At the same time, the upper low produced a major snowstorm in the Rocky Mountains and High Plains from April 16–17. Due to the omega block, snowfall remained concentrated around the Denver metropolitan areas. Because of this, some snowfall totals ranged up to 3–4 ft in some areas. This definitely led to areas coming close to breaking their top-snowiest days in April. A climate study analyzing the 2015 flood in Texas and Oklahoma has found an intensified El Niño effect on the climatologically wet season of spring, and the intensification has a trace of anthropogenic climate warming.

The upper low began to move eastward on April 19, as the omega block began to break down.

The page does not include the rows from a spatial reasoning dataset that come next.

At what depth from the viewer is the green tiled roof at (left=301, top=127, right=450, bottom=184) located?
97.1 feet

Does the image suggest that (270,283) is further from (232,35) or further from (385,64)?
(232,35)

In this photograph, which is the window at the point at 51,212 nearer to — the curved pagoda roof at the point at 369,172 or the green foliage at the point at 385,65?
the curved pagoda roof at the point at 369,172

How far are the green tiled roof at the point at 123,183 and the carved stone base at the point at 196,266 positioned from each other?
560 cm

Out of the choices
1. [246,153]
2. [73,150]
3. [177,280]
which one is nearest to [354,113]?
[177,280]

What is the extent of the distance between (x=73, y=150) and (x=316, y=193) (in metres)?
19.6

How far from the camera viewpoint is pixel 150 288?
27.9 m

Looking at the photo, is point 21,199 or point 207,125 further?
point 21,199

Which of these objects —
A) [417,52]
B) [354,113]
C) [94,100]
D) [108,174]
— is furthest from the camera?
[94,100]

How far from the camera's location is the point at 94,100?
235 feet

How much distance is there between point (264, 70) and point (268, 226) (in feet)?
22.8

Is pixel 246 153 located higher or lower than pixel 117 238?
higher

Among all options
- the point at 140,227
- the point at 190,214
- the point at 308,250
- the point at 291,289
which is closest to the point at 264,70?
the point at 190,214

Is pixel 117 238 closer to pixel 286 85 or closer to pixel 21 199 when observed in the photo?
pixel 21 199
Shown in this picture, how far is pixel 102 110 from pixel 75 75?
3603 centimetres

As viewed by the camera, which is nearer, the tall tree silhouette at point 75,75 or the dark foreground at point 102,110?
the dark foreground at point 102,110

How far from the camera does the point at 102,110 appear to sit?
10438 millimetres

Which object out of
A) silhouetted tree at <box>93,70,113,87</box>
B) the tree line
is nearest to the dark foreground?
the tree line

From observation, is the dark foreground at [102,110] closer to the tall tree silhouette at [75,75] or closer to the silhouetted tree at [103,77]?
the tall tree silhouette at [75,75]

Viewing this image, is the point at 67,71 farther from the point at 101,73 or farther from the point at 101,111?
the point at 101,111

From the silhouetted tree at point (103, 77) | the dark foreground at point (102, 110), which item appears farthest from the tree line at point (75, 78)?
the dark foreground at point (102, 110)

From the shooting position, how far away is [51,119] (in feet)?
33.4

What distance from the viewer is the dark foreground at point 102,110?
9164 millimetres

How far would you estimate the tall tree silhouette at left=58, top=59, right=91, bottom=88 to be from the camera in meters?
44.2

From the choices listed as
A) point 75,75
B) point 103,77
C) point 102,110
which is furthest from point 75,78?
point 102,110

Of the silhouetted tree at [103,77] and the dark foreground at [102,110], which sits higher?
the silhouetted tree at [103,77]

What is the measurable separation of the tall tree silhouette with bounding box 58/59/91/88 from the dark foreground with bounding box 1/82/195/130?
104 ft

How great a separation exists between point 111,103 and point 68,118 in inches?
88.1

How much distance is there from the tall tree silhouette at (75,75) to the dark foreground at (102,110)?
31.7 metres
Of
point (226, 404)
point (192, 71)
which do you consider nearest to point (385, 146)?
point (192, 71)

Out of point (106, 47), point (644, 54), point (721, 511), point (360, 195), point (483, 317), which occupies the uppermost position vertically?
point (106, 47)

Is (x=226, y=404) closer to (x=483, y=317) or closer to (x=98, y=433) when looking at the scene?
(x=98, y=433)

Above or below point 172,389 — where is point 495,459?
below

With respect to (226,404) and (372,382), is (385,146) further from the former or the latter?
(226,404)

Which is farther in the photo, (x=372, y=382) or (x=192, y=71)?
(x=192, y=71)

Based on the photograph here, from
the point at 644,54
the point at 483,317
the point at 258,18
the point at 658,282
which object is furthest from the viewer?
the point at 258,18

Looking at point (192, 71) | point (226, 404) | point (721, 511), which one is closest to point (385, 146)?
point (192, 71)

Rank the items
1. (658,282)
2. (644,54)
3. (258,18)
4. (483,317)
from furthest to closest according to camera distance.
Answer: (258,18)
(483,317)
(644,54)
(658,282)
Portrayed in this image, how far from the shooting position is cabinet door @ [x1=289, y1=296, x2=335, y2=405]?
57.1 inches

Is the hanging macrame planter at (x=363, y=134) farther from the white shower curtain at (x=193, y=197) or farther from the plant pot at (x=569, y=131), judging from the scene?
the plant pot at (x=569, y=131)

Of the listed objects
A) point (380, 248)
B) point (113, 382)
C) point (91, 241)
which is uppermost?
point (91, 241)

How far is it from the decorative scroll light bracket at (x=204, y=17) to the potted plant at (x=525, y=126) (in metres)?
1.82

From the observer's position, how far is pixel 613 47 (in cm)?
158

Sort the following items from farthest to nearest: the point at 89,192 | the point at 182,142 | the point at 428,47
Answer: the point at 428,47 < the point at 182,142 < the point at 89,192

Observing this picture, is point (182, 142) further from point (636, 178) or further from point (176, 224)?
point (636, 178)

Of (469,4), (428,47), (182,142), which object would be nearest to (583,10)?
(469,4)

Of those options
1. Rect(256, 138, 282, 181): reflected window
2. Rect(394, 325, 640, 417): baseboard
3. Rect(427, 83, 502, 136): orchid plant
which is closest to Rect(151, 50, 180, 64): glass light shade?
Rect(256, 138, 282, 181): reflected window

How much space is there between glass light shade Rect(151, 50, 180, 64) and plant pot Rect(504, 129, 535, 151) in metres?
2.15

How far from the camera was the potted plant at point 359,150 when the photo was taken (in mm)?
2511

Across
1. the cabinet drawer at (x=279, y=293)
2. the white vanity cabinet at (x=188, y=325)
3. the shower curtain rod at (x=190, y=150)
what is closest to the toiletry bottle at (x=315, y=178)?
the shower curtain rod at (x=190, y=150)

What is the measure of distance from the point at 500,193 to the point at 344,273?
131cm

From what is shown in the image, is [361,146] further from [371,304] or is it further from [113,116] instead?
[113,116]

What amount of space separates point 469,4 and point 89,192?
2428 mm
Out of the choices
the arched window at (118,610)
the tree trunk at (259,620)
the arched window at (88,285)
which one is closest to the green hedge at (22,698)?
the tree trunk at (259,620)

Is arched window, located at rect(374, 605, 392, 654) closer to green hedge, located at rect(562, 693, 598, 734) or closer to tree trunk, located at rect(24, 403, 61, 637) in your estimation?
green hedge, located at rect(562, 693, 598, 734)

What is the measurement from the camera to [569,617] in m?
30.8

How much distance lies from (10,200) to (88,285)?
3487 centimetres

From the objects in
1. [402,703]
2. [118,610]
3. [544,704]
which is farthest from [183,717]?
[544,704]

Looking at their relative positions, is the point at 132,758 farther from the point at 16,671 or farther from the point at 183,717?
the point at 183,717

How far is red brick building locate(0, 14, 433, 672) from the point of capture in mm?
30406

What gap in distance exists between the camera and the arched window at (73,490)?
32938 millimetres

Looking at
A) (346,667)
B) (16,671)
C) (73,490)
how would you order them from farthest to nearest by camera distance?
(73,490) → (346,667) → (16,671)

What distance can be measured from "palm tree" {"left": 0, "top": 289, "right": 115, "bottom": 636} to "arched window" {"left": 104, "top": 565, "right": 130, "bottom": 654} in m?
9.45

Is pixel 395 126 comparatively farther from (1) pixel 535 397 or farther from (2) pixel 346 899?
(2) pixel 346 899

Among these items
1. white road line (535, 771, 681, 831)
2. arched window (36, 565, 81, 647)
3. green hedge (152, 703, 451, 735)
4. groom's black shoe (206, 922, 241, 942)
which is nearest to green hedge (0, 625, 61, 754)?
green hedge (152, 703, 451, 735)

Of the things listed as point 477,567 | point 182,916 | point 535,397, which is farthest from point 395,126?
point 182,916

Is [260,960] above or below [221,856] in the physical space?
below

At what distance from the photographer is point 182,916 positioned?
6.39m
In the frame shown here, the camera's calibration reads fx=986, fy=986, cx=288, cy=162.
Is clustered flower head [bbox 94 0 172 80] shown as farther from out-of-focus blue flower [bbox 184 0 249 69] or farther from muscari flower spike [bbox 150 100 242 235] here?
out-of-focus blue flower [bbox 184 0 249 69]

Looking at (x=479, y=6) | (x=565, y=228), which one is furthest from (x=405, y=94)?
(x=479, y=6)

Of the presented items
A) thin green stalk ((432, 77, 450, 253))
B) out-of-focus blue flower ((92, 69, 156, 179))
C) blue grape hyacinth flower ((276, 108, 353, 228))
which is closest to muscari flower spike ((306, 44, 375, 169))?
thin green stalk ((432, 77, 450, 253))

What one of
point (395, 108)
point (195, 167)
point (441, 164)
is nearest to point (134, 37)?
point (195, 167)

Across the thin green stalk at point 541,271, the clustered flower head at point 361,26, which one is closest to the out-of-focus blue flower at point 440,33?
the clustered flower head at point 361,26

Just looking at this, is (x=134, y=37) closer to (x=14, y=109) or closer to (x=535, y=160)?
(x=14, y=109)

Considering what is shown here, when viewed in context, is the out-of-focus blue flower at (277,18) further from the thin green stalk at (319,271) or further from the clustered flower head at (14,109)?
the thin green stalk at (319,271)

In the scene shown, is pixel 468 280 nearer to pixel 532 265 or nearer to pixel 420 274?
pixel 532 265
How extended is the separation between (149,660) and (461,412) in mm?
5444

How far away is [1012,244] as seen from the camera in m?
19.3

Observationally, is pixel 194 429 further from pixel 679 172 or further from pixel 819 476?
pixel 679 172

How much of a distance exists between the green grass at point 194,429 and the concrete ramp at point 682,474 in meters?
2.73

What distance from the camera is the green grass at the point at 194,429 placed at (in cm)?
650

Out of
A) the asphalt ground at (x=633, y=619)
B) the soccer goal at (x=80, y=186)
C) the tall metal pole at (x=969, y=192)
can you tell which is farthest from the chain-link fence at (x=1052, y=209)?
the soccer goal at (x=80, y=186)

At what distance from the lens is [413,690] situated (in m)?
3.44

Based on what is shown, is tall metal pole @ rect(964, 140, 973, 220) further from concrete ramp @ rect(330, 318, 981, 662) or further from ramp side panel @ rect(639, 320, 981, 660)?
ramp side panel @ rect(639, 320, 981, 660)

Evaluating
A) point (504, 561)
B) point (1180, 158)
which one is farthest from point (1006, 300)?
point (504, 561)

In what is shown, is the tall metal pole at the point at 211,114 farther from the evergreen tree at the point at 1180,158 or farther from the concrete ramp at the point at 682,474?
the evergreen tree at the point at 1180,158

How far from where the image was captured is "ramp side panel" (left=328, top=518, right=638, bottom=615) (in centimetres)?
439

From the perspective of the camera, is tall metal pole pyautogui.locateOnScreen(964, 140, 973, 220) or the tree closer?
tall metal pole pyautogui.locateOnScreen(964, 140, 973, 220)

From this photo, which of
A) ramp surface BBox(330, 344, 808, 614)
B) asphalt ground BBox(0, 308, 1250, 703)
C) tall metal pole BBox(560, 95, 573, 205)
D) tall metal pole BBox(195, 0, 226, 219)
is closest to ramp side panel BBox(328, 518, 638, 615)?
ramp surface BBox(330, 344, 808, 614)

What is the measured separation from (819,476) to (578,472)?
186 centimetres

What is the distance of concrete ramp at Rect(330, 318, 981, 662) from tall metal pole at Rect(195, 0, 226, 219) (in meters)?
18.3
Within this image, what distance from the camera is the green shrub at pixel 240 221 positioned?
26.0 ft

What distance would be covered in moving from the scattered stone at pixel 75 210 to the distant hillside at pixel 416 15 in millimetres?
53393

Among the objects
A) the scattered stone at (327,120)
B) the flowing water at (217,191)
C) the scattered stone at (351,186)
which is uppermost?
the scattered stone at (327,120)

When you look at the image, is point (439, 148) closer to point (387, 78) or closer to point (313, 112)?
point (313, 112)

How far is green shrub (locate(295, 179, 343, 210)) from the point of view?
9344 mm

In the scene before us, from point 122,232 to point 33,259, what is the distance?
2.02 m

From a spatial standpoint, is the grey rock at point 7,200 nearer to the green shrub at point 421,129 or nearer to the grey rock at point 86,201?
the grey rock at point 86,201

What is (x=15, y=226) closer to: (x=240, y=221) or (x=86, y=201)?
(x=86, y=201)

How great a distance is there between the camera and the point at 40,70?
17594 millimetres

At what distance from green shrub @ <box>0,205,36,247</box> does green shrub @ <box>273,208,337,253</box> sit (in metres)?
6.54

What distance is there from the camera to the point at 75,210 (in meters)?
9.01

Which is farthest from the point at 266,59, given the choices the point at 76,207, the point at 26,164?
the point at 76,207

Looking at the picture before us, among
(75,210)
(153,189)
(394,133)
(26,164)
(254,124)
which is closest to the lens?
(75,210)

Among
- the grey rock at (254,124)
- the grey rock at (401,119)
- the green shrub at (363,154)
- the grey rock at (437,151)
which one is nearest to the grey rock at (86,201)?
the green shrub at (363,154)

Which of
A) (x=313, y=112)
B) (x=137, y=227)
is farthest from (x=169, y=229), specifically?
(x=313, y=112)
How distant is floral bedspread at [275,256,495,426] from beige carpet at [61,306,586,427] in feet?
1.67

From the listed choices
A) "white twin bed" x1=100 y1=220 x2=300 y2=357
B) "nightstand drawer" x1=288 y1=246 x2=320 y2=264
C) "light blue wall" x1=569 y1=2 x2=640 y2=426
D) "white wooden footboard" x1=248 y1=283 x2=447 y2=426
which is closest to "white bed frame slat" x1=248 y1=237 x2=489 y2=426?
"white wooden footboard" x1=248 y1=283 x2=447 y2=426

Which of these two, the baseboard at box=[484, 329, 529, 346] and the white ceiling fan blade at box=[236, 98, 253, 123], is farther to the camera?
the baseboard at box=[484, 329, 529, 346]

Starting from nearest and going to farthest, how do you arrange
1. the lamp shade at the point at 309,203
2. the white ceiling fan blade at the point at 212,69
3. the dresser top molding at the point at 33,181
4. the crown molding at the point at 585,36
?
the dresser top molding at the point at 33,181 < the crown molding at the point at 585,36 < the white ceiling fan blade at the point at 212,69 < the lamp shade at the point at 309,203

It was expected to reach the East Coast by April 22, with much less rainfall totals as it began to accelerate.

==Impact==
Over 47,000 customers lost power in Colorado, and to the west of Denver, portions of Interstate 70 closed. In addition, portions of Interstate 80 closed in southeastern Wyoming. The torrential rains resulted in widespread, severe flooding across Houston and surrounding suburbs—the worst since Tropical Storm Allison in 2001. 5 people died in flood-related incidents. In Harris County alone, more than 1,800 high water rescues were conducted; 744 homes and 400 apartments were inundated with water. School districts across the county suspended activities for two days to three days. Immediately after the storm, property damage was estimated at $5 billion.